● Set exercise: Render the data below as a Markdown table with the columns Row and Text, giving each nonblank line its own numbered row. Include only the lines from the line containing "Is the weathered rock texture at [497,331]" up to and including the line containing "12.1 meters".

Material for this task start

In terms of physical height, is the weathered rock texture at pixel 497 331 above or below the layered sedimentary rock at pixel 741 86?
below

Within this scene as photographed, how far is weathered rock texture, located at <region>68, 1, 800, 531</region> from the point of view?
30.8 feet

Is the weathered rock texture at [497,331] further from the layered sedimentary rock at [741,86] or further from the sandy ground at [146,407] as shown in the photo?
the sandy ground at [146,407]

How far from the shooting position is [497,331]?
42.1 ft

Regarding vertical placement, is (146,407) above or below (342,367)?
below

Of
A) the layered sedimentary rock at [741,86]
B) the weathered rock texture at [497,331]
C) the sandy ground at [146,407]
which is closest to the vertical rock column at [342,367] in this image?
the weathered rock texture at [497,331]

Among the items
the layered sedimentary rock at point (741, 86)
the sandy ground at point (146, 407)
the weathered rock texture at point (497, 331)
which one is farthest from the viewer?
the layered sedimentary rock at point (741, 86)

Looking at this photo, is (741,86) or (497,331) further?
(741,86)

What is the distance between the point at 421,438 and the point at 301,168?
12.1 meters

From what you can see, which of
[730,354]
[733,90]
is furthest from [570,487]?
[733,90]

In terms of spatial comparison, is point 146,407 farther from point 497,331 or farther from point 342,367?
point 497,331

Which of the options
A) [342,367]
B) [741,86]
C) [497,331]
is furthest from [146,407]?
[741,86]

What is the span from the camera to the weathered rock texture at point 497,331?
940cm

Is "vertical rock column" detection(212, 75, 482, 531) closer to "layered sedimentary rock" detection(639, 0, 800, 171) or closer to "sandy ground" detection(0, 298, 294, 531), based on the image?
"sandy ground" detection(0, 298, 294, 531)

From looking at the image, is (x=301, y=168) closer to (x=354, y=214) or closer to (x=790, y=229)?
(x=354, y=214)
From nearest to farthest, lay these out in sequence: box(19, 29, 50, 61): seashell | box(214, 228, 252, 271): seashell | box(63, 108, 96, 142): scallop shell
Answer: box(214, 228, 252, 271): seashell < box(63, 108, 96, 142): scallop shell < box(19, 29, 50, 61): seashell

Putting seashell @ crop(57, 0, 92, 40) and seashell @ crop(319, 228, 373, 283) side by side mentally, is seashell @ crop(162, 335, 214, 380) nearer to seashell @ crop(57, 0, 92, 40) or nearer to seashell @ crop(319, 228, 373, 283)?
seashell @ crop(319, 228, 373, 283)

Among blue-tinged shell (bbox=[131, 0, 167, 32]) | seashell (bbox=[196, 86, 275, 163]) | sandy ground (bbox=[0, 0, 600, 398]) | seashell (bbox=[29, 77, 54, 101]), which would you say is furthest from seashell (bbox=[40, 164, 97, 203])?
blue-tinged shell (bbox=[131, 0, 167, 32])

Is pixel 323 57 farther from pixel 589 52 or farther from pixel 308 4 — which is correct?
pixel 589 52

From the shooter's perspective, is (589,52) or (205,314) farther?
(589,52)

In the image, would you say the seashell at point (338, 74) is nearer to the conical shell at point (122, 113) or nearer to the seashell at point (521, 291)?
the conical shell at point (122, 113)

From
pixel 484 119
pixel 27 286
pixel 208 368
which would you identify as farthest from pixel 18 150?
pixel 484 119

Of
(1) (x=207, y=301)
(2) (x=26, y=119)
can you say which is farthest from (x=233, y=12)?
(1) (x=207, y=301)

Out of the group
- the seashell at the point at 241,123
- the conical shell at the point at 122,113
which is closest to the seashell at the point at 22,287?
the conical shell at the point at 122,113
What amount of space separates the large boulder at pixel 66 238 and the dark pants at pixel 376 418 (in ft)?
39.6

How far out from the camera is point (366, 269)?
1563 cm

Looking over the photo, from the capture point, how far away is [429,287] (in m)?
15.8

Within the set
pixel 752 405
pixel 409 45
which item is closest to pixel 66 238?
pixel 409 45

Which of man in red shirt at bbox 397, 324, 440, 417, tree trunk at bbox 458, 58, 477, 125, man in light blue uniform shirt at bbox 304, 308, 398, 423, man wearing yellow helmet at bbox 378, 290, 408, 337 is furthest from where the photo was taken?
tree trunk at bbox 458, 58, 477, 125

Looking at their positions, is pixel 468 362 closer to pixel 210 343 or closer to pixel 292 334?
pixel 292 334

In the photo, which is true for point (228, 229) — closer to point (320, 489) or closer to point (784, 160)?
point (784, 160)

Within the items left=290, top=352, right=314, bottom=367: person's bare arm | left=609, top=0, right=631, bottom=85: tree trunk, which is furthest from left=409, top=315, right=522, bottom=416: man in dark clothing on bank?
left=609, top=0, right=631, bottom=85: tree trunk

Material for this task end

● Correct answer:
| Row | Text |
|---|---|
| 1 | Is the weathered rock texture at [497,331] further from the layered sedimentary rock at [741,86] or further from the sandy ground at [146,407] as shown in the photo? |
| 2 | the sandy ground at [146,407] |
| 3 | How far from the shooting position is [497,331]? |
| 4 | 42.1 ft |
| 5 | Regarding vertical placement, is (146,407) above or below (342,367)? |
| 6 | below |
| 7 | Of |
| 8 | A) the layered sedimentary rock at [741,86] |
| 9 | B) the weathered rock texture at [497,331] |
| 10 | C) the sandy ground at [146,407] |
| 11 | which is closest to the vertical rock column at [342,367] in this image? |
| 12 | the weathered rock texture at [497,331] |
| 13 | Among the items |
| 14 | the layered sedimentary rock at point (741, 86) |
| 15 | the sandy ground at point (146, 407) |
| 16 | the weathered rock texture at point (497, 331) |
| 17 | which one is farthest from the viewer? |
| 18 | the layered sedimentary rock at point (741, 86) |
| 19 | Looking at this photo, is (741,86) or (497,331) further? |
| 20 | (741,86) |
| 21 | What is the distance between the point at 421,438 and the point at 301,168? |
| 22 | 12.1 meters |